**Source passage**
- 1985 mug shot taken by the Johnson County Sheriff's Department
- Born: John Edward Robinson December 27, 1943 (age 82) Cicero, Illinois, U.S.
- Convictions: Kansas Capital murder (2 counts) Aggravated kidnapping Missouri First degree murder (5 counts)
- Criminal penalty: Kansas Death Missouri Life imprisonment without parole

Details
- Victims: 8+
- Span of crimes: 1984–2000
- Country: United States
- States: Kansas; Missouri;
- Date apprehended: June 2, 2000
- Imprisoned at: El Dorado Correctional Facility

= John Edward Robinson =

American serial killer on death row

John Edward Robinson (born December 27, 1943) is an American convicted serial killer, kidnapper, rapist, and forger. He was found guilty and received the death penalty in 2003 for three murders committed in Kansas. Two years later, as part of a plea deal, he admitted responsibility in five other murders committed in Missouri, for which he received multiple life sentences without possibility of parole. Robinson, a prolific con man and embezzler, used online chatrooms to make contact with some of his victims while under the alias "Slavemaster" – this makes him the first known serial killer to have used the Internet to lure in victims.

==Early life and criminal history==
John Edward Robinson was born on December 27, 1943, in Cicero, Illinois, the third of five children to Henry and Alberta Robinson, an abusive alcoholic father and a strict disciplinarian mother. In 1957, Robinson became an Eagle Scout and travelled to London with a group of Scouts who performed before Queen Elizabeth II; afterwards backstage he received a kiss from actress and singer Judy Garland.

Robinson enrolled at Quigley Preparatory Seminary in Chicago, a minor seminary, but dropped out after one year due to disciplinary issues. School records showed that he was a poor and failing student and frequently got involved in fights with his
classmates and spent much time in school detention. In 1961, Robinson enrolled at Morton Junior College in Cicero to become a medical radiographer, but dropped out after two years. In 1964, he moved to Kansas City and married Nancy Jo Lynch, who gave birth to their first child, John Jr., in 1965, followed by daughter Kimberly in 1967, and twins Christopher and Christine in 1971.

**Problem description**
In the article on John Edward Robinson, what did he enroll at Morton Junior College in 1961 to become? The material has nothing to do with the article.

**Source data**
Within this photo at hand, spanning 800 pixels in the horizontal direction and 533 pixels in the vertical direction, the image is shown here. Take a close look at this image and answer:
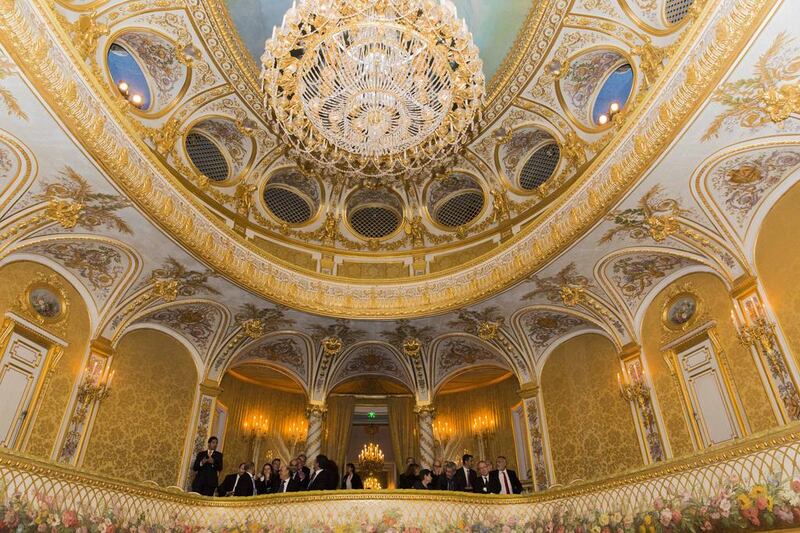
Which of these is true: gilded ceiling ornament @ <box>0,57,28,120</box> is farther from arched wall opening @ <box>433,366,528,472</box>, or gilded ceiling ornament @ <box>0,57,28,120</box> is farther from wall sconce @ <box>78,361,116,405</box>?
arched wall opening @ <box>433,366,528,472</box>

**Your solution**
A medical radiographer.